Reinhard Fritz
 
Reinhard Fritz , „einem Meister der Reduktion“ (so Prof. Dr. Kühne in seiner Laudatio zum
Münchner Kunstpreis), gelingt es immer wieder in seinen ungewöhnlichen Bildfindungen den
Betrachter zu faszinieren und mit Zeichen und Sybolen des Lebens zu neuen Gedanken
anzuregen. Seine, von großer Musikalität durchdrungenen Bilder stehen in der Tradition der
Farbfeldmalerei und der Lyrischen Abstraktion.

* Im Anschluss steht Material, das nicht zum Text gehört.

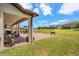 Backyard featuring a patio with furniture and a view of the lake and neighborhood at 163 Rosa Bella Vw, Debary, FL 32713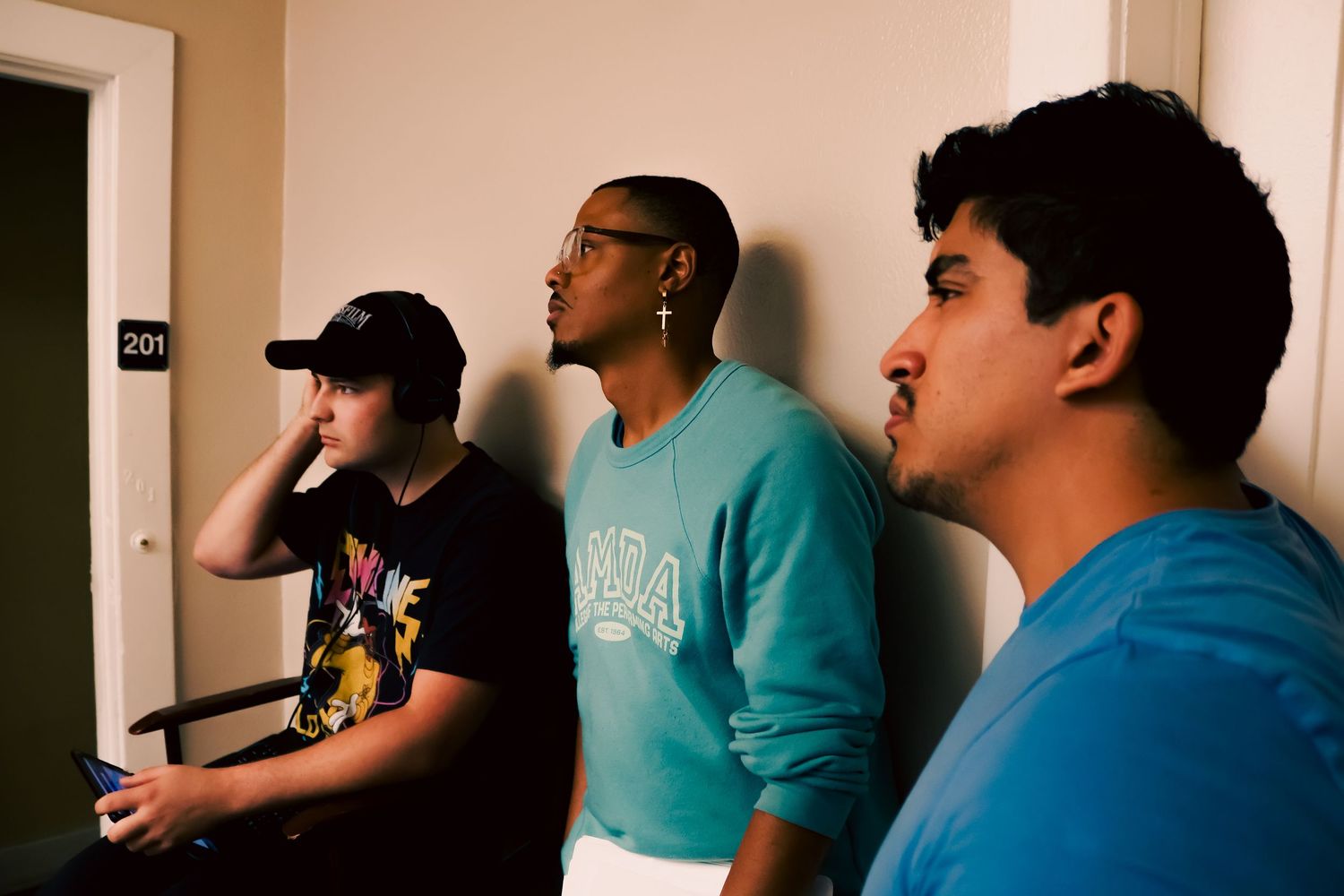 People lined up against a wall in a recording studio environment.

Seine Technik ist die Lasurmalerei, die er im kleinen Aquarell wie auf den großen Formaten
weißgrundierter Leinwand mit großer Artistik einsetzt. Die Farbe wirkt bei dieser Malweise
einerseits immateriell wie eine Lichterscheinung, andererseits wird die Textur der Leinwand und
die Struktur der Grundierung hervorgehoben.
Die Bilder von Reinhard Fritz leben vom Kontrast zwischen irrationalem Aufbau und strenger
Geometrie. Aus diesem Spannungsfeld heraus entwickeln sie eine intensive athmosphärische
Wirkung. Kennzeichnend für die Acryl- und Aquarellarbeiten sind Kompositionen einfacher
Formen, die durch ein dynamisches Schattenspiel lebendig werden. Die spielerische Anordnung
präziser räumlicher Figuren läßt surreale Bildwelten entstehen, die in ihrer Offenheit und
Vieldeutigkeit die Phantasie des Betrachters ansprechen, ohne dabei jedoch beliebig zu wirken.
Die Bilder von Reinhard Fritz sind suggestiv. Sanft und unmerklich ziehen sie den Betrachter in
ihren Bann. Die in farblich subtil gemalten Bildflächen kunstvoll ausgesparten lyrisch-bizarren
Chiffren entpuppen sich erst allmählich als „chimärenhafte Wesen einer Doppelwelt von Traum
und Wirklichkeit, Licht und Dunkel, Natur und Technuk, Werden und Vergehen“.


Reinhard Fritz´s works arises from the contrast between irrational construction and striktly
geometry. Between these extremes, he develops a whole range of possibilities, in which
incoherence is but another way of surprising the on-looker. In his work, both in acrylic and in
watercolours, compositions stand out as simple forms that come to life through a play on
shadows. The playful layout of spatial figures allows him to contruct images of unreal
worlds, which in their openness and multiplicity question the imagination of the on-looker.
His suggestive, lovable, daily routine images immediately fascinate the observer. The surfaces,
lightely coloured, speak through subtile, lyrical, butat the same time mysterious, symbols that are
slowly transformed into „fanciful beings immersed in a dual world, of dream and reality, light and
darkness, nature and technique, past and future“.


La obra de Reinhard Fritz surge del contraste entre construcción irracional y geometría estricta.
Entre estos extremos se desarrolla toda una gama de posibilidades, en las que la incoherencia
no es sino un modo más de sorprender al espectador. En sus trabajos, tanto en acrílico como en
acuarelas, se destacan composiciones con formas sencillas, que cobran vida mediante un juego
de sombras. La ordenación juguetona de figuras espaciales precisas permiten construir
imágenes de mundos irreales, que en su apertura y multiplicidad interrogan a la imaginación del
observador.
Sus imágenes, sugerentes, amables, cotidianas, fascinan inmediatamente al espectador. Las
superficies suavemente coloreadas hablan mediante sutiles signos líricos a la vez que
misteriosos, que se transforman lentamente en "seres quiméricos inmersos en un mundo dual,
de sueño y realidad, luz y oscuridad, naturaleza y técnica, futuro y pasado".